- EXERCISE REQUIREMENTS
All of the records must be repeated exactly as they read.
*** RECORDS PROVIDED Section Begins ***
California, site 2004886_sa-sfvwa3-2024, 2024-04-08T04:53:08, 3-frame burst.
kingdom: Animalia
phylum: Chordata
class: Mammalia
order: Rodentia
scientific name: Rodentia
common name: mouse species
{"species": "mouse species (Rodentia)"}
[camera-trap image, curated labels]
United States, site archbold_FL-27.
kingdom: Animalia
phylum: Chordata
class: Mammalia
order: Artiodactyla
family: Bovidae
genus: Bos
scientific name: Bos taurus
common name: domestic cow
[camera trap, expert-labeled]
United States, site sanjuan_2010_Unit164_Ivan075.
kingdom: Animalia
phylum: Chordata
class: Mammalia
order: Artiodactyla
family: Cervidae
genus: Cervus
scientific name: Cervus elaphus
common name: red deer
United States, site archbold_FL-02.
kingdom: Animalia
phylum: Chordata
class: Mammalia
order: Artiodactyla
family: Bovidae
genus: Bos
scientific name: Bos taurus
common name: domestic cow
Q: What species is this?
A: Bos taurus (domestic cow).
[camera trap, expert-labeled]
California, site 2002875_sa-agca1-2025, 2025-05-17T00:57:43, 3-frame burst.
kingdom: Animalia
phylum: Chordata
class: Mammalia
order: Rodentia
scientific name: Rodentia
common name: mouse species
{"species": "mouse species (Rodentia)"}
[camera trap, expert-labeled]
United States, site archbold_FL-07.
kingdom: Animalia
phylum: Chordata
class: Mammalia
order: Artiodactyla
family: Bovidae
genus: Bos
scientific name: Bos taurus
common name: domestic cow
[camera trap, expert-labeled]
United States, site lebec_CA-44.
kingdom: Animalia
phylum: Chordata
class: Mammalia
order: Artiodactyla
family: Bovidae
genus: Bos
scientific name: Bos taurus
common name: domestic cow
*** RECORDS PROVIDED Section Ends ***
- RESULT OF THE EXERCISE
California, site 2004886_sa-sfvwa3-2024, 2024-04-08T04:53:08, 3-frame burst.
kingdom: Animalia
phylum: Chordata
class: Mammalia
order: Rodentia
scientific name: Rodentia
common name: mouse species
{"species": "mouse species (Rodentia)"}
[camera-trap image, curated labels]
United States, site archbold_FL-27.
kingdom: Animalia
phylum: Chordata
class: Mammalia
order: Artiodactyla
family: Bovidae
genus: Bos
scientific name: Bos taurus
common name: domestic cow
[camera trap, expert-labeled]
United States, site sanjuan_2010_Unit164_Ivan075.
kingdom: Animalia
phylum: Chordata
class: Mammalia
order: Artiodactyla
family: Cervidae
genus: Cervus
scientific name: Cervus elaphus
common name: red deer
United States, site archbold_FL-02.
kingdom: Animalia
phylum: Chordata
class: Mammalia
order: Artiodactyla
family: Bovidae
genus: Bos
scientific name: Bos taurus
common name: domestic cow
Q: What species is this?
A: Bos taurus (domestic cow).
[camera trap, expert-labeled]
California, site 2002875_sa-agca1-2025, 2025-05-17T00:57:43, 3-frame burst.
kingdom: Animalia
phylum: Chordata
class: Mammalia
order: Rodentia
scientific name: Rodentia
common name: mouse species
{"species": "mouse species (Rodentia)"}
[camera trap, expert-labeled]
United States, site archbold_FL-07.
kingdom: Animalia
phylum: Chordata
class: Mammalia
order: Artiodactyla
family: Bovidae
genus: Bos
scientific name: Bos taurus
common name: domestic cow
[camera trap, expert-labeled]
United States, site lebec_CA-44.
kingdom: Animalia
phylum: Chordata
class: Mammalia
order: Artiodactyla
family: Bovidae
genus: Bos
scientific name: Bos taurus
common name: domestic cow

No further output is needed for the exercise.